Não sei e não saberei jamais (Fiuza)

 

Não sei e não saberei jamais

Fiuza

 

No final do século XIX as pessoas acreditavam que o poder da ciência era ilimitado. Desde que o método científico começara a ser aplicado, o conhecimento sobre o mundo se tornou cada vez mais consistente. O homem passou a ter uma noção mais e mais segura das coisas e a impressão é que desvendaria, passo a passo, todos os segredos do universo. Daí provinha uma consequência fantástica, a de espantar os preconceitos e demônios. A maioria das pessoas imaginava que as respostas faltantes viriam, era só questão de tempo. Sabiam que ainda era um começo, mas que começo!

Assim, a física descobriu leis importantes sobre a natureza e seus fenômenos, passando a entender o comportamento dos corpos, desde os muito pequenos até os muito grandes, das minúsculas partículas ao próprio universo. Foi um espanto!

Por outro lado, a química estudava a composição da matéria, a desvendar a estrutura dos corpos. Com seus experimentos, os químicos procuravam as substâncias elementares e seu comportamento, as moléculas, os átomos, as reações entre eles. Descobrimos de que são feitas as coisas, sua intimidade.

A biologia completou o núcleo duro do saber científico, dedicando-se ao estudo da vida. Aproveitando os conceitos das anteriores, estudava as moléculas vivas, sua organização em células, tecidos e organismos, bem como sua relação ecológica. Naquele fim de século as demonstrações de leis naturais como a evolução das espécies e a seleção natural abalariam crenças muito cristalizadas.

A evolução do conhecimento não trazia apenas melhor compreensão do mundo. Modificava também as nossas próprias condições de vida. Assim, a eletricidade e o magnetismo, a química dos medicamentos e a evolução da medicina foram exemplos de conhecimentos que facilitaram ao homem o domínio do planeta e a melhoria (e duração) de sua trajetória. A impressão é que a coisa estava bem encaminhada e que acabaríamos conhecendo tudo.

Um cientista de ponta da época discordou do otimismo dos contemporâneos. O fisiologista alemão Du Bois-Raymond considerava que o homem tinha e teria sempre limitações. Havia questões que definitivamente “não sabemos e não saberemos”, não adianta espernear. Assim ele listou algumas questões que estariam definitivamente fora da nossa compreensão, como a natureza do universo, a origem da vida, o mecanismo da consciência e a possibilidade do livre arbítrio, entre outras.

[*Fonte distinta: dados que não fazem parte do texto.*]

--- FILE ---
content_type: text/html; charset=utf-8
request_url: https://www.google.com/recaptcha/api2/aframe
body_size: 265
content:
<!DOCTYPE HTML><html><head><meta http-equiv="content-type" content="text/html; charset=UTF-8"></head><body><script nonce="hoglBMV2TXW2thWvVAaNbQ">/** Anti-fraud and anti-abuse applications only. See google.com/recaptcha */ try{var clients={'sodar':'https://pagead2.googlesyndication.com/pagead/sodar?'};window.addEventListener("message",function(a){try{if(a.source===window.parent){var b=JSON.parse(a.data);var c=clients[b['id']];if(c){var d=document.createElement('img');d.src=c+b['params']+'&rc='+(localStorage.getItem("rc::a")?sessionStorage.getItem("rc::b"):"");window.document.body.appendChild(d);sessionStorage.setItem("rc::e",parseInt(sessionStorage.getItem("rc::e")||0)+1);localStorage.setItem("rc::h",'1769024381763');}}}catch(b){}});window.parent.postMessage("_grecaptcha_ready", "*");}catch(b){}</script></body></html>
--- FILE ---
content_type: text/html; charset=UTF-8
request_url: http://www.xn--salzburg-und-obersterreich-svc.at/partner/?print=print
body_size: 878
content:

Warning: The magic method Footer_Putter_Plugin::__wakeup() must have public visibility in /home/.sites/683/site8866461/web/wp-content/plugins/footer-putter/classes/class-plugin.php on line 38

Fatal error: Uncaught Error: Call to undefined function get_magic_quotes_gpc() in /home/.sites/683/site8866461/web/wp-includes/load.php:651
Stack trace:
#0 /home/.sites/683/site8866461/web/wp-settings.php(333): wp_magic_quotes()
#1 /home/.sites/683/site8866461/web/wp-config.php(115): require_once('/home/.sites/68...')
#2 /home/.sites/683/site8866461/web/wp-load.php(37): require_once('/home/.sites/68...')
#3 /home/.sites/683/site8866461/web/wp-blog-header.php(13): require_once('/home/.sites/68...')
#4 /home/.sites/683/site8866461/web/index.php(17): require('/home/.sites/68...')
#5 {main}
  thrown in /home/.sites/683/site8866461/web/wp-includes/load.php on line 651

Mais de um século depois, continuamos sem respostas definitivas para os seus desafios, mas já há hipóteses consistentes para cada um deles. Assim, o Big Bang trouxe uma boa explicação de como surgiram as partículas, os corpos, o movimento. O caldo primordial foi o ambiente proposto para explicar como começou a vida na Terra pré-biótica. Seria uma sopa quente que conteria moléculas grandes como aminoácidos que, submetidas ao calor dos vulcões e aos raios da atmosfera poderiam reagir e produzir outras moléculas que, no final, conseguiriam se reproduzir. Já a consciência, ficou definido que se localizava no cérebro, onde bilhões de células se organizaram em circuitos cibernéticos de grande complexidade, surgindo daí uma propriedade emergente, essa noção que cada um de nós tem do mundo e de nós mesmos. Finalmente o livre arbítrio poderia ser encontrado em um pequeno hiato cognitivo, localizado entre universos de funcionamento autônomo, uma pequena brecha onde poderíamos decidir se viramos para a direita ou para a esquerda.

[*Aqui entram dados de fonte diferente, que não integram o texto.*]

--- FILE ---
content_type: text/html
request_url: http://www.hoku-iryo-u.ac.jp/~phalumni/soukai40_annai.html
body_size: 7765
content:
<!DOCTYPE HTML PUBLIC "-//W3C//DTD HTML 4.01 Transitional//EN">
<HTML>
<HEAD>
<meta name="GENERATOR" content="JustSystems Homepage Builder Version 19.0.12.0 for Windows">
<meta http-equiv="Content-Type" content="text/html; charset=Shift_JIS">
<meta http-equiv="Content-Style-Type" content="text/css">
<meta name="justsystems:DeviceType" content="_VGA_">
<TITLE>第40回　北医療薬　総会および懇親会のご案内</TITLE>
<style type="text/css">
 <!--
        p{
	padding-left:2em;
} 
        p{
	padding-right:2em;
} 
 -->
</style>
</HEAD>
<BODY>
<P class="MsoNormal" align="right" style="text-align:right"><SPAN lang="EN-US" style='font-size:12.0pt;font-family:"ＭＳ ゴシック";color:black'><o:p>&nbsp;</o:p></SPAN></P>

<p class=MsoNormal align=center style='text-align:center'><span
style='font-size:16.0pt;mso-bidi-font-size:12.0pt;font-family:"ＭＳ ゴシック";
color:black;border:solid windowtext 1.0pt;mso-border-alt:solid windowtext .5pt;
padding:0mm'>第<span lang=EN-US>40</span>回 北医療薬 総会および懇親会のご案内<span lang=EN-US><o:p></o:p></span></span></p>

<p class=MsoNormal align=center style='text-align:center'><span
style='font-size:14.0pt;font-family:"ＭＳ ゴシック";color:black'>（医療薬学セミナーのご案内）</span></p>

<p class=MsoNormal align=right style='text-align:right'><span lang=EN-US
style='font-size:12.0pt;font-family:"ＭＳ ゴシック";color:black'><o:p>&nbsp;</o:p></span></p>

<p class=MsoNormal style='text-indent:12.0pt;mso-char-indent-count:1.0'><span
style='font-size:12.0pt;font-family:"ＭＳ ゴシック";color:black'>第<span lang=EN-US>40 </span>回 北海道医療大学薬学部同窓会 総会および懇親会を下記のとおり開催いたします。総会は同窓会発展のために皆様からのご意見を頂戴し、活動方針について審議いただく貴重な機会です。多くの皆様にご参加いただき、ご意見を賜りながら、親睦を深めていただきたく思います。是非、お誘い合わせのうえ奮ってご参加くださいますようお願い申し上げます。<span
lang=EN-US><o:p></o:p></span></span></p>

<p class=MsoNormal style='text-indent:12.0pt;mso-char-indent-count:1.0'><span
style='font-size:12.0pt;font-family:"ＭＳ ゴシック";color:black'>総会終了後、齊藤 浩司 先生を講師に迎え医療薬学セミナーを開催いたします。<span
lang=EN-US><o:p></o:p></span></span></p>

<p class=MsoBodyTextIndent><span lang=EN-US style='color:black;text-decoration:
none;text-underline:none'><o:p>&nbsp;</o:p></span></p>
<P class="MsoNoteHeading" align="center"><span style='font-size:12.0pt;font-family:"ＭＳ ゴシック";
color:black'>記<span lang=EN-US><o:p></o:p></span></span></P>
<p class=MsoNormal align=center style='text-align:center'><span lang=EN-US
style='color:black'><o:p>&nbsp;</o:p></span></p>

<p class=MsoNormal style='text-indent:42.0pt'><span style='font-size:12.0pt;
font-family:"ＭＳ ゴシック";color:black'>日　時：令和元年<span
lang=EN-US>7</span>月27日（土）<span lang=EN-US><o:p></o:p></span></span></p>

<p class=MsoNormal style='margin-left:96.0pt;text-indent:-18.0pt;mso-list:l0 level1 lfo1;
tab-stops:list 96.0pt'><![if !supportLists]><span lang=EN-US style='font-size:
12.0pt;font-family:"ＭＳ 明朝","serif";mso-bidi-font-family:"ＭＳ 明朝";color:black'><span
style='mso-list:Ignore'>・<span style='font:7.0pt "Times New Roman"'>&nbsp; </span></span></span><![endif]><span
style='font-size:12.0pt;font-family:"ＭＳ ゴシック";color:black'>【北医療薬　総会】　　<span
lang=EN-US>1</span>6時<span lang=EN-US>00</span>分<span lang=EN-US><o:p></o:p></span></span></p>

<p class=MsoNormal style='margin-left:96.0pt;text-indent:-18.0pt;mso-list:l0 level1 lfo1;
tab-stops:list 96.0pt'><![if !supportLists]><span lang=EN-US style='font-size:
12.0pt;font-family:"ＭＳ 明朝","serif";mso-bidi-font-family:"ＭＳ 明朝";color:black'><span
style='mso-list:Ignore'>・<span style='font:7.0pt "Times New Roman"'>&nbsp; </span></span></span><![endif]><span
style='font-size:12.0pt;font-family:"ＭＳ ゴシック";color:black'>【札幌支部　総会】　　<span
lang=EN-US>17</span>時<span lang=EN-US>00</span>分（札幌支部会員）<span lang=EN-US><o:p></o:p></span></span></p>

Nenhuma das hipóteses atingiu até agora o estatuto de lei científica, com as que nos legaram, Newton, Lavoisier ou Darwin. Mas são hipóteses bem formuladas, a partir das quais o método científico pode agir, experimentando, comprovando, falsificando ou, se necessário, recusando. Nunca teremos todas as respostas, isso parece claro. Mas, se conseguirmos formular a pergunta certa, poderemos ir atrás.